La philosophie a-t-elle sa place en école de commerce et dans l’entreprise ?

Fabienne Guimont Publié le
Face à la crise économique, au taux de chômage galopant, à l’absence de projets de société et au mauvais classement de la France au bonheur mondial, notre monde économique a besoin d’une aide d’urgence. La philosophie vole légitimement au secours de l’entreprise. Certaines écoles n’hésitent pas à introduire des cours de philo, d’éthique des affaires et de développement durable à leur programme, et plus seulement en option. Le but est de former des managers responsables. Nous parlons ici de la véritable responsabilité, de la fierté de l’homme libre, et non pas du titre galvaudé de « responsable » imprimé sur trop de cartes de visite...

Certaines écoles organisent des Semaines de la philosophie, montent des Chaires du mieux-vivre, font intervenir des représentants religieux sur des thèmes tels que l’argent ou le travail.


Les qualités exigées dorénavant pour anticiper et construire le monde de demain ont changé. Les compétences techniques et les « basiques » commerciaux (Comptabilité, gestion, finance) sont incontournables pour un manager, mais plus suffisantes. Un bon manager doit développer un sens aigu de la responsabilité, à la fois vis-à-vis de ses clients, de ses fournisseurs et de ses collaborateurs. Le manager du XXIe siècle sera philosophe ou ne sera pas !


Le cadre accompli sera capable de s’adapter à toutes les circonstances, tout en gardant à l’esprit l’essentiel, c’est à dire l’Homme.
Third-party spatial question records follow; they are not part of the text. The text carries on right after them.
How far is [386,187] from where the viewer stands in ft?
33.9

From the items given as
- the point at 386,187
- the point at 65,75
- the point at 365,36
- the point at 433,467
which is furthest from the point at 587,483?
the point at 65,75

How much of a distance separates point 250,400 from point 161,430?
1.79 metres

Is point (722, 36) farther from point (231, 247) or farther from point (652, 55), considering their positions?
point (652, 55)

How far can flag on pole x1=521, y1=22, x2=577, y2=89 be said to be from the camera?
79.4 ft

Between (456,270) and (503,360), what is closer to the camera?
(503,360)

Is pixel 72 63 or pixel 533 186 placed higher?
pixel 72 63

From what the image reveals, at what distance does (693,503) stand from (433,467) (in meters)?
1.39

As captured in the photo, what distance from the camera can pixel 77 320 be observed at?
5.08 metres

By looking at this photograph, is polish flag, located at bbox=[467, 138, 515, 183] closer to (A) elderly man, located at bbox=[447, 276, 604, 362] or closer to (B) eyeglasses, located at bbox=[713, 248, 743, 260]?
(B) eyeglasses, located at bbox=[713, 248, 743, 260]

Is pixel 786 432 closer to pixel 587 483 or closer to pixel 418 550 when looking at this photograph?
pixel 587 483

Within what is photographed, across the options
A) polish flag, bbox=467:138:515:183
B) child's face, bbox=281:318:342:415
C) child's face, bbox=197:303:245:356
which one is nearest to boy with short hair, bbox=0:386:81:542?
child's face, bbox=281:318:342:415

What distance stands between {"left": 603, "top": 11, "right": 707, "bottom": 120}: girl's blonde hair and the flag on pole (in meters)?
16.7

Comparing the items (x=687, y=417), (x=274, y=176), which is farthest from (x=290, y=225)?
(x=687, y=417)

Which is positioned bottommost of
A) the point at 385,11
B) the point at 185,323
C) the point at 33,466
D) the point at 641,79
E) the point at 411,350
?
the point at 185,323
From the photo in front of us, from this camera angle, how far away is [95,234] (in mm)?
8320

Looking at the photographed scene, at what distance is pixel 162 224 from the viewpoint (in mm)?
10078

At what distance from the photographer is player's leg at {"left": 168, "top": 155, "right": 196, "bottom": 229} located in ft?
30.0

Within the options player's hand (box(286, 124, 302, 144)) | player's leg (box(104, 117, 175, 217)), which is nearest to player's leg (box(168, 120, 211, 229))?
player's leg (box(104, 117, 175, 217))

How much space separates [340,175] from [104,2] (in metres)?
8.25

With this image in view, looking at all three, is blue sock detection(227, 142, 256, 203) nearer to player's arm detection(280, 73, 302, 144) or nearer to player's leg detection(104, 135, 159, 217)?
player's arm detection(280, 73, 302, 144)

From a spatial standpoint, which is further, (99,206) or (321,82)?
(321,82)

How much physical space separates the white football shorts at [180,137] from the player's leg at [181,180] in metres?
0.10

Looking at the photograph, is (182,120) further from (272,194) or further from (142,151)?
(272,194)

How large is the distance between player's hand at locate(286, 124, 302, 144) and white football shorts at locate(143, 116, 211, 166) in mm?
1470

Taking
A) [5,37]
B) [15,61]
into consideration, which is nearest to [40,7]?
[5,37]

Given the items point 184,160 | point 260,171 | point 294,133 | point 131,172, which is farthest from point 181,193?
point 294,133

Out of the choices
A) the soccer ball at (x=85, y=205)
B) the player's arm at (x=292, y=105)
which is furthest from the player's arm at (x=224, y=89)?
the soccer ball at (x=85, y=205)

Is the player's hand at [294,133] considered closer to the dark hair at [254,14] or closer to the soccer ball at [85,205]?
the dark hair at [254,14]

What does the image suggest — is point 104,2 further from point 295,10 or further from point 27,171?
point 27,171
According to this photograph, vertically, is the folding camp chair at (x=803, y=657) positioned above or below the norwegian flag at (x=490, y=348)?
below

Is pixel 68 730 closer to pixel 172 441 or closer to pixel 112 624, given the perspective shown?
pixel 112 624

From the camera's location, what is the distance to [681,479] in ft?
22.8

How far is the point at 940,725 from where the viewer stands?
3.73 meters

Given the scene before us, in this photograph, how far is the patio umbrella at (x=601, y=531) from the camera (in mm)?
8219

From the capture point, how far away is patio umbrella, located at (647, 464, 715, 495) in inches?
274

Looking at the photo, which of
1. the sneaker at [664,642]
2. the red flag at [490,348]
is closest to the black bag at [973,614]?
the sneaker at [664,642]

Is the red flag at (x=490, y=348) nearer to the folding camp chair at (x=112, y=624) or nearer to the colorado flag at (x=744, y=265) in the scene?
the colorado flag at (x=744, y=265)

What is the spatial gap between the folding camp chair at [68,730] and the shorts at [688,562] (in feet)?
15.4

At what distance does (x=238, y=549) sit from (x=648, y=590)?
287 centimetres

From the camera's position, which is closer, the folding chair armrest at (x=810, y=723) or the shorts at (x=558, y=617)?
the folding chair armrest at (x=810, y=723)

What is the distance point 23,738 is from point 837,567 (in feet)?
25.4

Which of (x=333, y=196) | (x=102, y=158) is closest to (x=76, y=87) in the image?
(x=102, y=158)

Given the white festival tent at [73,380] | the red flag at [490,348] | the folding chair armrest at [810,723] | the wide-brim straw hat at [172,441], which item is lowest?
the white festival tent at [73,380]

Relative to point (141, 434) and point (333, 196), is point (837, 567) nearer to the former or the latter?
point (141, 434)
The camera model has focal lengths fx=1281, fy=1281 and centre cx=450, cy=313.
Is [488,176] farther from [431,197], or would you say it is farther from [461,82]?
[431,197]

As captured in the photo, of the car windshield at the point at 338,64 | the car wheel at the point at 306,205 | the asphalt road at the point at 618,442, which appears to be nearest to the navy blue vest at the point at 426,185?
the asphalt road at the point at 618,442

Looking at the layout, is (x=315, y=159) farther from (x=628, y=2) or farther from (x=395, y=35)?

Ici la culture générale ne suffit pas. Au-delà d’une bonne érudition, nous aiguisons le bon sens durable de nos étudiants. Beaucoup d’hommes sont doués de raison, trop peu de bon sens.


Cela se traduit par une volonté de prendre sa vie et celle de l’entreprise en main. D’où la parution d’ouvrages tels que Manager avec la philo d’Eugénie Vegleris, ou encore Socrate, un philosophe au secours de l’entreprise, de Damien Goy.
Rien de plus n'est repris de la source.